**Extrait du document:**
══════

Ces missions ont révélé la maturité politique du peuple burkinabé qui s’est intéressé avant tout à l’avenir du pays et au contenu politique et économique du programme d’action du Front Populaire. Puis ce furent les avis des différents responsables politiques toutes sensibilités confondues sur le thème du Congrès « pour le développement des forces productives renforçons la démocratie populaire ».
Leurs déclarations ont laissé transparaître un consensus de tolérance et un désir d’aboutir à l’unité de tous autour d’un programme d’actions bénéfique au peuple burkinabé.

Pour achever de convaincre les sceptiques sur l’importance de ce congrès constitutif du Front Populaire, le Capitaine Blaise COMPAORE, lors de son discours de fin d’année 1989 affirmait « qu’au sortir de ce congrès, nous devons nous acheminer vers un environnement institutionnel légalisé accepté par la majorité de notre peuple au moyen de mécanisme démocratique ». Qu’avait-il voulu dire ? Déjà pour les observateurs avisés le cheminement vers la rédaction d’une constitution donc vers un Etat de droit n’était pas loin. La confirmation de cette hypothèse et la réalisation de l’aspiration populaire par le discours du capitaine Blaise COMPAORE lors de l’ouverture du congrès ont été un gage que la démocratie tant attendue n’était plus un mirage.

A l’issue des travaux, une commission constitutionnelle de 104 membres composée de toutes les sensibilités politiques membres du Front Populaire et de tous les groupes de pression du pays a été constituée, et avait pour mission de préparer un avant-projet de constitution dans les six mois qui suivent. Adopté le 27 septembre 1990, le 15 octobre 1990, date anniversaire du Mouvement de rectification, cet important document est officiellement remis au Chef de l’Etat par le Commandant Arsène Yé BOGNESSAN, président de ladite commission. Composé de 176 articles, l’avant-projet de constitution est un modèle qui s’inspire des précédentes constitutions du pays. Mais il reste néanmoins un outil original qui tient compte de la spécificité politique du Burkina de l’époque et de son histoire.

══════

Légendes web courtes:
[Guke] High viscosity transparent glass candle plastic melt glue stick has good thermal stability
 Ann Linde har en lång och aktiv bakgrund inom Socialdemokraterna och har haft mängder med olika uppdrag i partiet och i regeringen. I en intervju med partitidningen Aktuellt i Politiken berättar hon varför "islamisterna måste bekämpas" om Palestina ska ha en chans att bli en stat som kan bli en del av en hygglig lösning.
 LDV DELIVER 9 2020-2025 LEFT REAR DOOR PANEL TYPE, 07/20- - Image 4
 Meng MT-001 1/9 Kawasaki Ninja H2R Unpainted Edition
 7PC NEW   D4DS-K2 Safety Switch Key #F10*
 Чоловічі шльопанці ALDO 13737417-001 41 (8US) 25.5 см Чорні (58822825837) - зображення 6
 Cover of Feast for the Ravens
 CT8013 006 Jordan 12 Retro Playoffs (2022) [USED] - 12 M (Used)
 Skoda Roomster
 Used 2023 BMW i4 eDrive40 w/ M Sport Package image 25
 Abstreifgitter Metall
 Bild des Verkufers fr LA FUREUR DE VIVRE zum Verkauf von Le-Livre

══════

**Travail à réaliser:**
a. Reproduisez fidèlement l'extrait sur le congrès du Front Populaire, de « Pour achever de » jusqu'à « plus un mirage. » inclus.
b. D'après l'extrait sur le congrès du Front Populaire, de combien d'articles se compose l'avant-projet de constitution ?

**Corrigé des exercices:**
a.
Pour achever de convaincre les sceptiques sur l’importance de ce congrès constitutif du Front Populaire, le Capitaine Blaise COMPAORE, lors de son discours de fin d’année 1989 affirmait « qu’au sortir de ce congrès, nous devons nous acheminer vers un environnement institutionnel légalisé accepté par la majorité de notre peuple au moyen de mécanisme démocratique ». Qu’avait-il voulu dire ? Déjà pour les observateurs avisés le cheminement vers la rédaction d’une constitution donc vers un Etat de droit n’était pas loin. La confirmation de cette hypothèse et la réalisation de l’aspiration populaire par le discours du capitaine Blaise COMPAORE lors de l’ouverture du congrès ont été un gage que la démocratie tant attendue n’était plus un mirage.

b. L'avant-projet de constitution se compose de 176 articles.